═════ Text provided ═════

Course Description (766KB)
ARTH 212 poster

ARTH 212: Arts of the Middle Ages

We explore the pivotal period of European, North African, and Middle Eastern art history between c. 300-1400. This period not only brought forth our dominant systems of faith and their related artistic traditions (the mosques of Islam, the churches and chapels of Christianity), but also many of our institutions (monarchy, the earliest universities), and gave shape to many of our cities (Paris, London, Rome, Istanbul, etc). This course reframes the period through careful contextual analyses of major monuments and argues for the importance of the medieval world for shaping world art.

ARTH 226: Modern Arts in a Globalizing World

This course examines the histories, meanings, and sites of modern arts in a globalizing world. Students become familiar with key art works, transnational and global networks of art, shifts in critical conceptions, and art historical problems surrounding modernity, modernisms, and modern arts.

Course Descritpion (15KB)
ARTH 272: Latin American Art

ARTH 272: Latin American Art

Explores the art and architecture of Latin America, from Argentina to the Caribbean and Southeastern United States, from ca. 1200 BCE to the present. The course will look at the great civilizations of pre-Hispanic America (Olmecs, Maya, Aztecs, Moche, Inca and others), colonial Latin America (Spanish America, from New Mexico to Patagonia, and Portuguese Brazil), and the arts from Independence in the early 19th century to the present, including a consideration of figures such as Frida Kahlo, Diego Rivera, Wifredo Lam, and Tarsila do Amaral.

ARTH 308: Gothic Art: Romance, Power and Magnificence c. 1150-1450

The period we now call "Gothic" was one of the most vibrant in the entire history of art. Covering all of Europe and the Mediterranean, parts of Africa, the Middle East, and Asia (via the Silk Roads), the Gothic might have been the first "international style" in art history. This course looks at the period anew through its art but also its literature.

═════ Information shown ═════

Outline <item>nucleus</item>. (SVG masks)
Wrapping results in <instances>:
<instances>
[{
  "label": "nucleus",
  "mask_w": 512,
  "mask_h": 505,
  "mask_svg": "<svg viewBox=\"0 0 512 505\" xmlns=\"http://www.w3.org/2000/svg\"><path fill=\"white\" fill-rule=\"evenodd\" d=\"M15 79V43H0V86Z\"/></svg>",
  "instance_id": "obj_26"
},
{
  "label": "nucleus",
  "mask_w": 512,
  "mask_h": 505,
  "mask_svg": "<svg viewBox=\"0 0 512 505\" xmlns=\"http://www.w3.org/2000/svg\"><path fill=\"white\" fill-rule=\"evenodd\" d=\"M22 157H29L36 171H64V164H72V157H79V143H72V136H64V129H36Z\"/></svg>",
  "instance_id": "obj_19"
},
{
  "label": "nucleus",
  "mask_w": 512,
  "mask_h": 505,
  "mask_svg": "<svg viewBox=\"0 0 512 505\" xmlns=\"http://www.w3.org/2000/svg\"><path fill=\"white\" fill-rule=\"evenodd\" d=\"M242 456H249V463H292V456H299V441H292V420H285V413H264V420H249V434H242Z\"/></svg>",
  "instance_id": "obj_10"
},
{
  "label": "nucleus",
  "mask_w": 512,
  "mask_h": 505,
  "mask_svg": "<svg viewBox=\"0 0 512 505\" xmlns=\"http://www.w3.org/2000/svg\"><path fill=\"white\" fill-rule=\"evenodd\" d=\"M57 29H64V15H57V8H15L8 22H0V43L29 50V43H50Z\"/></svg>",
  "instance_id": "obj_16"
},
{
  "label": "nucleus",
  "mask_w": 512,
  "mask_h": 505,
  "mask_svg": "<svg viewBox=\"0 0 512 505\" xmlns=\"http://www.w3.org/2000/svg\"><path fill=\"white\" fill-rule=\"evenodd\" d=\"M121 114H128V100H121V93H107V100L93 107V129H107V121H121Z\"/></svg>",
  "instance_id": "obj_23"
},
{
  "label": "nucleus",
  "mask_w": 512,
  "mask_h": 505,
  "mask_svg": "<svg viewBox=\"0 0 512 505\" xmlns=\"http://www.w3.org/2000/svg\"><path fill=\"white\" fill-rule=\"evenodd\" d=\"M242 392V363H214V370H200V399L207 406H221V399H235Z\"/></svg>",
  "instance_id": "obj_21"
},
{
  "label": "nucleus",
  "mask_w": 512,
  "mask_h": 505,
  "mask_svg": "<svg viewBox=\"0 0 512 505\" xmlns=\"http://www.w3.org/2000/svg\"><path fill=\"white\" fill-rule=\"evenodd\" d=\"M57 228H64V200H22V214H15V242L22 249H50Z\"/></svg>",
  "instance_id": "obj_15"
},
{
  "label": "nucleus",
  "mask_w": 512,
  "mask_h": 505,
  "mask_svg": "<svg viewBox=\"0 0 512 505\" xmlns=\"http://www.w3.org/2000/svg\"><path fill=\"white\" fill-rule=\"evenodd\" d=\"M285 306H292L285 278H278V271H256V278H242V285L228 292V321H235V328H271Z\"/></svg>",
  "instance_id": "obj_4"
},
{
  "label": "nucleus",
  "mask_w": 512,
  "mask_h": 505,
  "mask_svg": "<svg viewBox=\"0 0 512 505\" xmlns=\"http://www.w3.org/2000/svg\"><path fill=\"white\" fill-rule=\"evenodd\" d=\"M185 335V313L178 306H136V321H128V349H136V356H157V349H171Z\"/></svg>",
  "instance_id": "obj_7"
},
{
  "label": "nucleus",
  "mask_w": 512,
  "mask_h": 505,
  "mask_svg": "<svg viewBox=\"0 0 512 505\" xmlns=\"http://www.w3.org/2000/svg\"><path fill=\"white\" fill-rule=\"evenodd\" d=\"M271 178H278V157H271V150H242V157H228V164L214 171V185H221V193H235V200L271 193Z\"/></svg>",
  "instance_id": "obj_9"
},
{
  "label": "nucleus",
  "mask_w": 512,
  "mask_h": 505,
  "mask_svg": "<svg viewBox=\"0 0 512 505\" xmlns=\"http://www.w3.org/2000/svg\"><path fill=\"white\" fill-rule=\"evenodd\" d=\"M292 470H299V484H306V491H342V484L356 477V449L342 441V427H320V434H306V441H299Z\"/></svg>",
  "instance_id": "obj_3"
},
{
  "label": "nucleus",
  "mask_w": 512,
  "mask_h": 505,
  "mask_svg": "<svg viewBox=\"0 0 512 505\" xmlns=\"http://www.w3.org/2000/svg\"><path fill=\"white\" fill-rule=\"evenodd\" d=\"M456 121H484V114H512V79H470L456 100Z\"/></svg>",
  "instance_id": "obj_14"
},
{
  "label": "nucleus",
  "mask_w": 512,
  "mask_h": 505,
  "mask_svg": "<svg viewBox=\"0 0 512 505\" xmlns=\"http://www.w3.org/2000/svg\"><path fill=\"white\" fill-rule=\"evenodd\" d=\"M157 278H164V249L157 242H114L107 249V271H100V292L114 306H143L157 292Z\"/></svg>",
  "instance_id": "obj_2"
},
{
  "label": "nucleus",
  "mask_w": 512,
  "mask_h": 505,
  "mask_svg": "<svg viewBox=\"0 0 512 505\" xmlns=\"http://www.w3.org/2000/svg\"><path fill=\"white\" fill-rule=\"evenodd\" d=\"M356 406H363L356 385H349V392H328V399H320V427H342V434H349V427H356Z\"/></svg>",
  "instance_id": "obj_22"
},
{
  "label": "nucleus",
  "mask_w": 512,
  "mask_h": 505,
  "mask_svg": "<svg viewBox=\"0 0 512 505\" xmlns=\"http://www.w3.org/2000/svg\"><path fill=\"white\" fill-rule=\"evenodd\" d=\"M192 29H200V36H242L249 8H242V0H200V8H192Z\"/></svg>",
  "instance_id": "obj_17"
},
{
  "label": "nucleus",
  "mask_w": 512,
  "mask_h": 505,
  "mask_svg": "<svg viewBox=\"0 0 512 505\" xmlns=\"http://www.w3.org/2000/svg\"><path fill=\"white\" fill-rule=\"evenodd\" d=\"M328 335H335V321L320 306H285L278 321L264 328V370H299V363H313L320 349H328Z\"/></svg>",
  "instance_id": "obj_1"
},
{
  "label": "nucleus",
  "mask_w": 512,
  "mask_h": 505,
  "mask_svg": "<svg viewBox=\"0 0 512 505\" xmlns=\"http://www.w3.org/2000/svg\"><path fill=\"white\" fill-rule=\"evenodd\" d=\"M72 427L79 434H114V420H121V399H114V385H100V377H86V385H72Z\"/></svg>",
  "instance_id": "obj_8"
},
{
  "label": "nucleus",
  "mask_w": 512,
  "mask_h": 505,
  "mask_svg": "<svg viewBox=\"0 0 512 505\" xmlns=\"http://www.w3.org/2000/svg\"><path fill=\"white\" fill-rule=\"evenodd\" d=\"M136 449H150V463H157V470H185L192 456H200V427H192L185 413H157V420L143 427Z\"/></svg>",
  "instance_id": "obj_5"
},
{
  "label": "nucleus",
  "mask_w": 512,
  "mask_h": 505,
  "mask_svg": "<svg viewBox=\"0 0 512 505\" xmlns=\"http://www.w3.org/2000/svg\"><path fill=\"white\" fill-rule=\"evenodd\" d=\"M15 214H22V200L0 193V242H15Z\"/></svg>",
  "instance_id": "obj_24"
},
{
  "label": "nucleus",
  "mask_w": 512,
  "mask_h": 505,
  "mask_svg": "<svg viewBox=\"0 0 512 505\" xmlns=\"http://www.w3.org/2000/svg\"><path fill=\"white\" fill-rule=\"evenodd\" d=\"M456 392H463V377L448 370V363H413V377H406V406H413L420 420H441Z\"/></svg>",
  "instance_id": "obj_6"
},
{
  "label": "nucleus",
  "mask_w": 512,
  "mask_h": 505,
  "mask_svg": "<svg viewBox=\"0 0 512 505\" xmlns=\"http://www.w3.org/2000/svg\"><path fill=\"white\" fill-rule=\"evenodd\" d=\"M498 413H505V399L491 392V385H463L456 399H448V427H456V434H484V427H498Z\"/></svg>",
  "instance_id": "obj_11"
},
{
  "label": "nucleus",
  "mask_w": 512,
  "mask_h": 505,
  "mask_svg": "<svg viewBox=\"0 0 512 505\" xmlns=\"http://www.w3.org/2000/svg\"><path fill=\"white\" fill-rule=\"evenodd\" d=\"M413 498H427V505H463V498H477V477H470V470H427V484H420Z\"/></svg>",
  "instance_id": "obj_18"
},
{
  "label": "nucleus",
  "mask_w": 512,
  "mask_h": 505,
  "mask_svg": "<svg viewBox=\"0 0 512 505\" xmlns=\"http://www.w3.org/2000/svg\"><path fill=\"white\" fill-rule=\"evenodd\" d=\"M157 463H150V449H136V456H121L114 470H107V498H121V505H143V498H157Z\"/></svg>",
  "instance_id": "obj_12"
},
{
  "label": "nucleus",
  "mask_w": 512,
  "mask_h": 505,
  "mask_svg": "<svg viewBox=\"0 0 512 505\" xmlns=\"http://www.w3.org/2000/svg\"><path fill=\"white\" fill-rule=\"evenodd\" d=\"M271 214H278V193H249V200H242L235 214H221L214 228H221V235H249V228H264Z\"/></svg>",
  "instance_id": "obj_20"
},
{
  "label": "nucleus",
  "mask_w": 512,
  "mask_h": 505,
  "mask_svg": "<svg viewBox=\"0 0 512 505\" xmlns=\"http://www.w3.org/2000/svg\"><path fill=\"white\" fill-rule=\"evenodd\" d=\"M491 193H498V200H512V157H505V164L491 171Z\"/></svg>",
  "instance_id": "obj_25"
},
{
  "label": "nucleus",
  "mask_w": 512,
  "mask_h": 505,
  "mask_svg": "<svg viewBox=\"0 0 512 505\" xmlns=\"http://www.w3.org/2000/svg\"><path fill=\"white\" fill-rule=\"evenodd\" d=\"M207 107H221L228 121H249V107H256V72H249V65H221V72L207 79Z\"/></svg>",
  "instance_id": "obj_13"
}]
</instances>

═════

**What you need to do:** Update the course descriptions passage that begins at the words "Explores the art" and stops after "Tarsila do Amaral.", writing "Tierra del Fuego" wherever "Patagonia" appears, and give that passage in full.

**Output for this exercise:**
Explores the art and architecture of Latin America, from Argentina to the Caribbean and Southeastern United States, from ca. 1200 BCE to the present. The course will look at the great civilizations of pre-Hispanic America (Olmecs, Maya, Aztecs, Moche, Inca and others), colonial Latin America (Spanish America, from New Mexico to Tierra del Fuego, and Portuguese Brazil), and the arts from Independence in the early 19th century to the present, including a consideration of figures such as Frida Kahlo, Diego Rivera, Wifredo Lam, and Tarsila do Amaral.